Ramsey number of trees versus other graphs

The famous Ramsey's Theorem in Graph Theory states that for any finite graphs G and H, there exists some N such that any red/blue colouring of the complete graph K_N on N vertices either contains a red copy of G or a blue copy of H. The smallest such N, denoted by R(G,H) is called the Ramsey number of G and H. Computing the exact values of Ramsey numbers is generally very difficult. In fact, in many cases it is even hard to provide good approximations. As an example, the decades old lower bound of 2^{n/2} and upper bound of 4^n on the Ramsey number R(K_n,K_n) of two complete graphs have not been meaningfully improved, despite the large gap that exists between them. Therefore, any exact or good approximates of Ramsey numbers are of great interest.

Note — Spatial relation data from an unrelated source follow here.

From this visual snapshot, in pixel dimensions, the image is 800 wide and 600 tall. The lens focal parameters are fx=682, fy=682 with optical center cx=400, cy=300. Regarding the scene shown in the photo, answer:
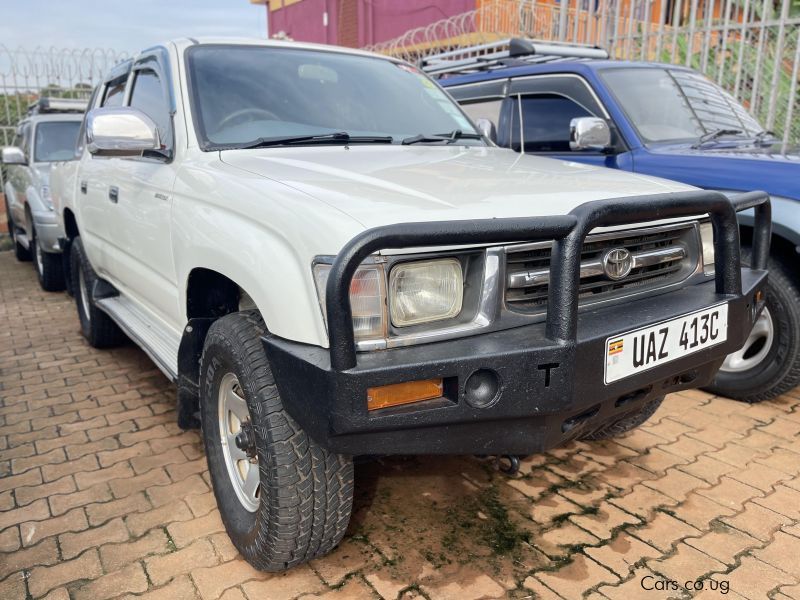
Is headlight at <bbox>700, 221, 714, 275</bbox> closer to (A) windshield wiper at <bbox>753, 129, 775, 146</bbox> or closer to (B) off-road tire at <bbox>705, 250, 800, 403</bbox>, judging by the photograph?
(B) off-road tire at <bbox>705, 250, 800, 403</bbox>

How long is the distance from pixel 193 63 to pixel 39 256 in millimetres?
4861

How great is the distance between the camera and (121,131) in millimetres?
2871

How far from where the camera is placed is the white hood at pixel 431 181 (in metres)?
1.99

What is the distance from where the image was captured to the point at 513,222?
1.86m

In this PhD project I will be working with and under the guidance of my supervisor Richard Montgomery, as well as his postdoc Matias Pavez-Signé. The goal is to prove various exact results on Ramsey numbers of the form R(T,H), where T is a tree. Aside from utilising many standard tools in the area, such as Szemerédi's Regularity Lemma, random graph methods and expansion, restricting our attention to trees also allows us to make use of a couple recently developed techniques for tree embeddings. One of these is the absorption method. Roughly speaking, the idea is to reserve a small proportion of vertices in the graph in a clever way, such that after embedding most of the tree into the remaining graph, we can always absorb the reserved vertices into this embedding to finish a copy of the tree. This is of particular interest to us as we are aiming to prove exact results and the absorption method have been successfully used lately to turn several approximate results in this area into exact ones. The second of these is a vertex-by-vertex tree embedding method called the extendibility method recently introduced by Glebov, Johannsen and Krivelevich. Reformulating and refining the ideas first proposed by Friedman and Pippenger, as well as later work by Haxell, their method provide a more flexible framework for embedding almost spanning trees.